Building on Project Photon & Project Lightwave

The opportunities for VMware with Project Photon and Project Lightwave are significant. The press release stated:

Designed to help enterprise developers securely build, deploy and manage cloud-native applications, these new open source projects will integrate into VMware’s unified platform for the hybrid cloud — creating a consistent environment across the private and public cloud to support cloud-native and traditional applications. By open sourcing these projects, VMware will work with a broad ecosystem of partners and the developer community to drive common standards, security and interoperability within the cloud-native application market — leading to improved technology and greater customer choice.

What I always find interesting is the lack of discussion around the orchestration and automation of the supporting applications. The orchestration layer does not miraculously appear within a private cloud environment for the developers to consume. The pieces have to be in place in order for developers to consume the services a Mesos cluster offers them. For me, the choice is pretty obvious — expand what the Big Data Extensions framework is capable of providing. I alluded to this thought on Monday when the announcement was made.

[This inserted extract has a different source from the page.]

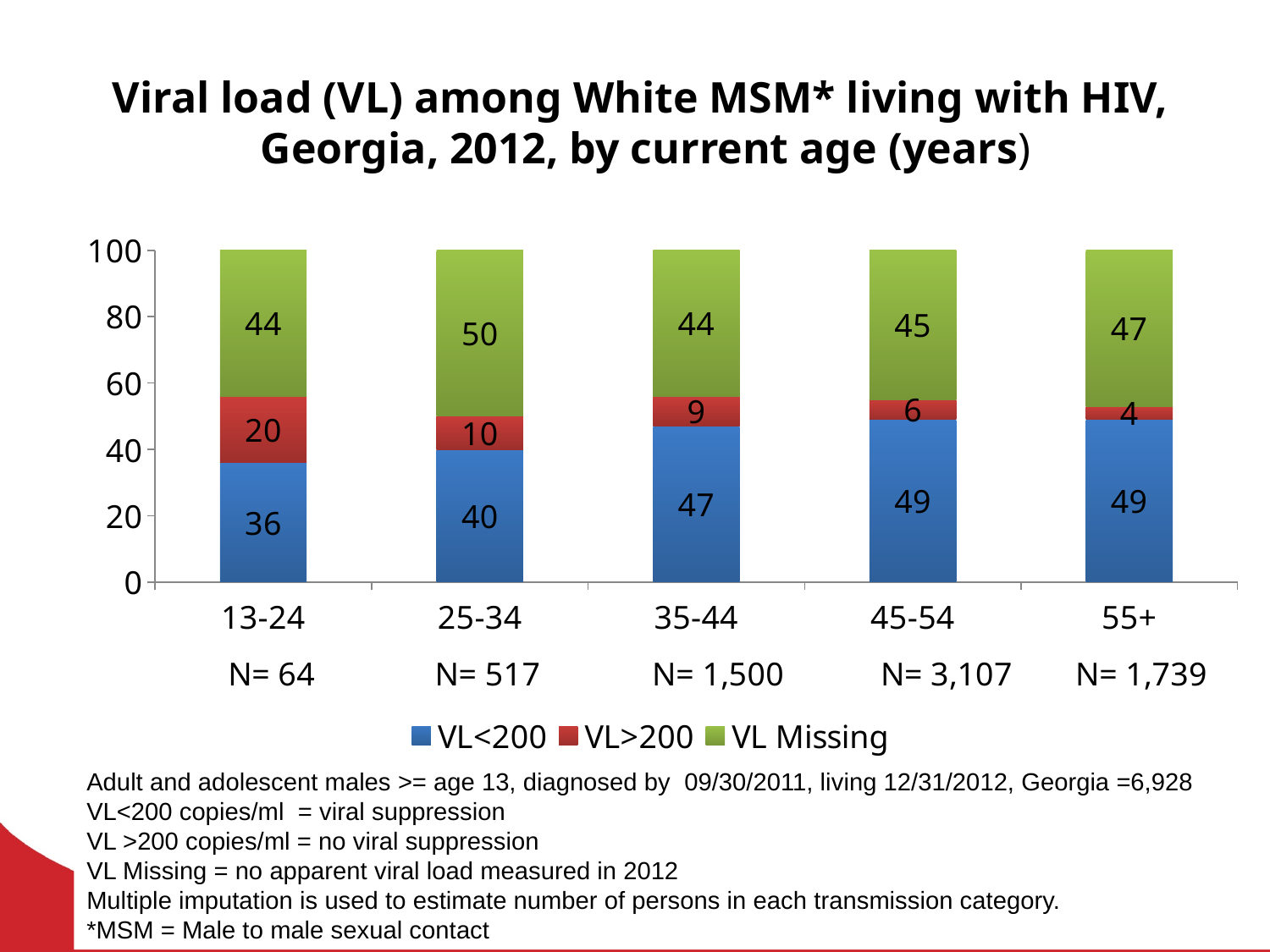
What is the VL Missing value for the 25-34 age group? 50 What is the difference between the VL<200 values for the 45-54 and 13-24 age groups? 13 How many age groups are shown on the x axis? 5 What is the N shown for the 45-54 age group? N= 3,107 How many series does the legend list? 3 What kind of chart is shown on the slide? Stacked bar chart What is the VL>200 value for the 55+ age group? 4 Do the VL>200 values rise or fall as age increases along the x axis? Fall What is the VL<200 value for the 13-24 age group? 36 Which is larger, the VL>200 value for 35-44 or for 45-54? 35-44 Which age group has the highest VL>200 value? 13-24 Which age group has the lowest VL<200 value? 13-24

Building on that thought and after seeing a diagram of VMware’s vision for how all the pieces tie together, I worked on a logical diagram of how the entire architecture could look like. I believe it looks something like this:

CNA

 

In this environment, Project Photon and Project Lightwave are able to be leveraged beyond just ESXi. By enhancing the deployment options for BDE to include ESXi on vCloud Air (not shown above), KVM and physical (through Ironic), the story is slightly changed. The story now sounds something like this:

For a developer, you choose what Cloud Native application orchestration layer (Mesos, Marathon, Chronos, CloudFoundry, etc.) you would like and communicate with it over the provided API. For operations, the deployment of the tenants within the private cloud environment can be deployed using the OpenStack API (with Heat templates). For both sides, SDLC consistency is maintained through the development process to production.

Simplicity is achieved by only interacting with two APIs — one for operations and one for development. There is large amount of work to do here. First, I need to continue to improve the OpenStack resource plugin to be production-ready. Second, testing of Project Photon inside BDE needs to take place — I imagine there will be some work to have it integrated correctly with the Chef server. Third, the deployment mechanism inside BDE needs to be enhanced to support other options. If the first two were a heavy lift, the last one is going to take a small army — but it is a challenge I am ready to take on!

Ultimately, I feel the gaps in OpenStack around Platform-as-a-Service orchestration can be solved though integrating Big Data Extensions. The framework is more robust and mature when compared to the Sahara offering. The potential is there, it just needs to be executed on.